## Exercise directions
Copy the records below from the line containing "What gap separates" through the end of the records, replacing "the camera" with "the lens" and changing nothing else. Leave the pictures out of your answer.

## Supplied data

=====

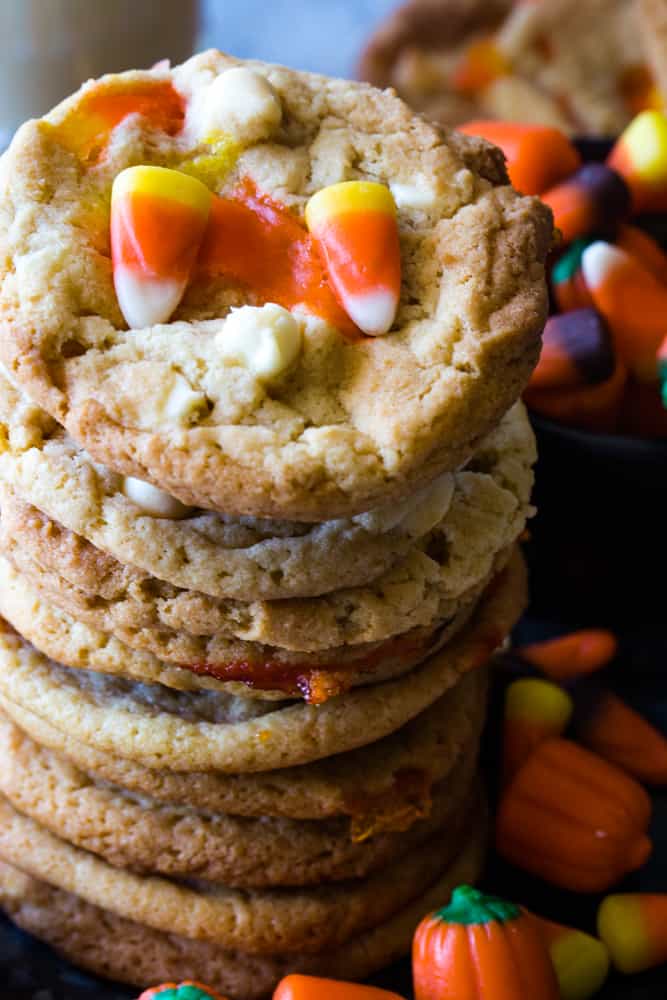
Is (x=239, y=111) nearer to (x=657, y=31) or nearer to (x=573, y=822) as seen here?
(x=573, y=822)

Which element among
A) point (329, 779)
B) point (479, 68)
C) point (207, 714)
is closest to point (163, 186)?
point (207, 714)

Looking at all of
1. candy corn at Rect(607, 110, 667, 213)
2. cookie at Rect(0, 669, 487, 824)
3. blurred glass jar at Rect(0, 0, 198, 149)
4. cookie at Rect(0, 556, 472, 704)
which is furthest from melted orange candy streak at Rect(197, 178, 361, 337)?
blurred glass jar at Rect(0, 0, 198, 149)

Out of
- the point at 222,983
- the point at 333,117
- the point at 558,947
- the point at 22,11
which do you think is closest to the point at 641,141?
A: the point at 333,117

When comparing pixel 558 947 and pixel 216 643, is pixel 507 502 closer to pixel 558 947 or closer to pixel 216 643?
pixel 216 643

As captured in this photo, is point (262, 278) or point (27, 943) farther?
point (27, 943)

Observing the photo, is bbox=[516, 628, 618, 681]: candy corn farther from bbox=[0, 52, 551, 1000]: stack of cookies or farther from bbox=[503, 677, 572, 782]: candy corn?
bbox=[0, 52, 551, 1000]: stack of cookies

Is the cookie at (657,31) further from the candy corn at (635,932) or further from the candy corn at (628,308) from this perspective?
the candy corn at (635,932)
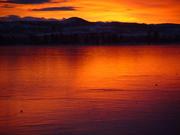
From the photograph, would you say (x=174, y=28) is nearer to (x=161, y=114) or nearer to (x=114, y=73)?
(x=114, y=73)

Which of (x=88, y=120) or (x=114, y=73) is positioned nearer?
(x=88, y=120)

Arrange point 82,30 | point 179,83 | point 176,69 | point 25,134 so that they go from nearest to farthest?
point 25,134, point 179,83, point 176,69, point 82,30

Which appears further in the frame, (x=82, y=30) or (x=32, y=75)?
(x=82, y=30)

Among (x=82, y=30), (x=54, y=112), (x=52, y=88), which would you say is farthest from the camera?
(x=82, y=30)

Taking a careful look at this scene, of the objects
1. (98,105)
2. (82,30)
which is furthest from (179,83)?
(82,30)

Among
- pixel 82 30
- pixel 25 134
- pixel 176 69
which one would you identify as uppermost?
pixel 25 134

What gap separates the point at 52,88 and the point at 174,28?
143931 millimetres

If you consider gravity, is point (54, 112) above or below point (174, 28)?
above

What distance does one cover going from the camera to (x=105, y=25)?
16625cm

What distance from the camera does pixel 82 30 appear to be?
15512 centimetres

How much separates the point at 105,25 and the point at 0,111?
154 meters

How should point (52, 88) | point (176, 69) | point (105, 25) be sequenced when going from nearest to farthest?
point (52, 88) → point (176, 69) → point (105, 25)

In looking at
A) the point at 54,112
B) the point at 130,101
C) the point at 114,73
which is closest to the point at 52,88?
the point at 130,101

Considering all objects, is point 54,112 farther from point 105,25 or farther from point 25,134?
point 105,25
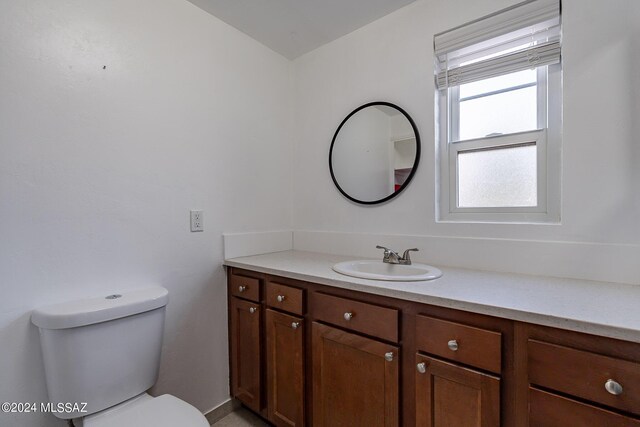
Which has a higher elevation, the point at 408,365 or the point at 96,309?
the point at 96,309

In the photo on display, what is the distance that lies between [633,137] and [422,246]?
906mm

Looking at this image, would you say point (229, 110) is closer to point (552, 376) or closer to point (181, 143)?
point (181, 143)

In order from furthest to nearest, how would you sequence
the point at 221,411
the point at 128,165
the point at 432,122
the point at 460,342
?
the point at 221,411 → the point at 432,122 → the point at 128,165 → the point at 460,342

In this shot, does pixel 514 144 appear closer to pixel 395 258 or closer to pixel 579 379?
pixel 395 258

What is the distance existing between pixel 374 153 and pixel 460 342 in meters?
1.19

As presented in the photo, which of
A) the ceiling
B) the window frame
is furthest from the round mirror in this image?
the ceiling

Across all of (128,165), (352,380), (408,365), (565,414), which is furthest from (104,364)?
(565,414)

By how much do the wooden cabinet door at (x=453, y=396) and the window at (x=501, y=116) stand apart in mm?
818

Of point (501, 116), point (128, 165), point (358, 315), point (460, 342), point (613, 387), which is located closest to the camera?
point (613, 387)

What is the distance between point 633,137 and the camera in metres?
1.08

=====

## Answer for the task
What gap separates the point at 52,88 and the point at 174,28?
143931 millimetres

If you consider gravity, is point (54, 112) above or below point (174, 28)?
above

What distance does one cover going from the lens to (x=105, y=25)?
16625cm

What distance from the lens does pixel 82 30 appear to be?
15512 centimetres

How much separates the point at 105,25 and the point at 0,111?
154 meters

How should point (52, 88) | point (176, 69) | point (105, 25) be sequenced when going from nearest to farthest?
point (52, 88) → point (176, 69) → point (105, 25)

In looking at
A) the point at 54,112
B) the point at 130,101
C) the point at 114,73
which is closest to the point at 52,88?
the point at 130,101

Considering all objects, is point 54,112 farther from point 105,25 or farther from point 25,134?
point 105,25
Which has a higher elevation, the point at 408,365 or the point at 96,309?
the point at 96,309

In the photo on display, what is the distance that lies between [633,137] and [422,246]?
906mm

Looking at this image, would you say point (229, 110) is closer to point (552, 376) or closer to point (181, 143)?
point (181, 143)

In order from furthest to nearest, how would you sequence
the point at 221,411
the point at 128,165
the point at 432,122
the point at 460,342
?
the point at 221,411 → the point at 432,122 → the point at 128,165 → the point at 460,342

In this shot, does pixel 514 144 appear closer to pixel 395 258 or closer to pixel 579 379?
pixel 395 258

What is the distance existing between pixel 374 153 and pixel 460 342 in meters?
1.19

As presented in the photo, which of
A) the ceiling
B) the window frame
is furthest from the round mirror in this image?
the ceiling

Across all of (128,165), (352,380), (408,365), (565,414), which is furthest from (104,364)?
(565,414)

By how much do the wooden cabinet door at (x=453, y=396) and the window at (x=501, y=116) stand apart in mm?
818

Of point (501, 116), point (128, 165), point (358, 315), point (460, 342), point (613, 387), which is located closest to the lens?
point (613, 387)

What is the distance between point 633,137 and the lens in metres?
1.08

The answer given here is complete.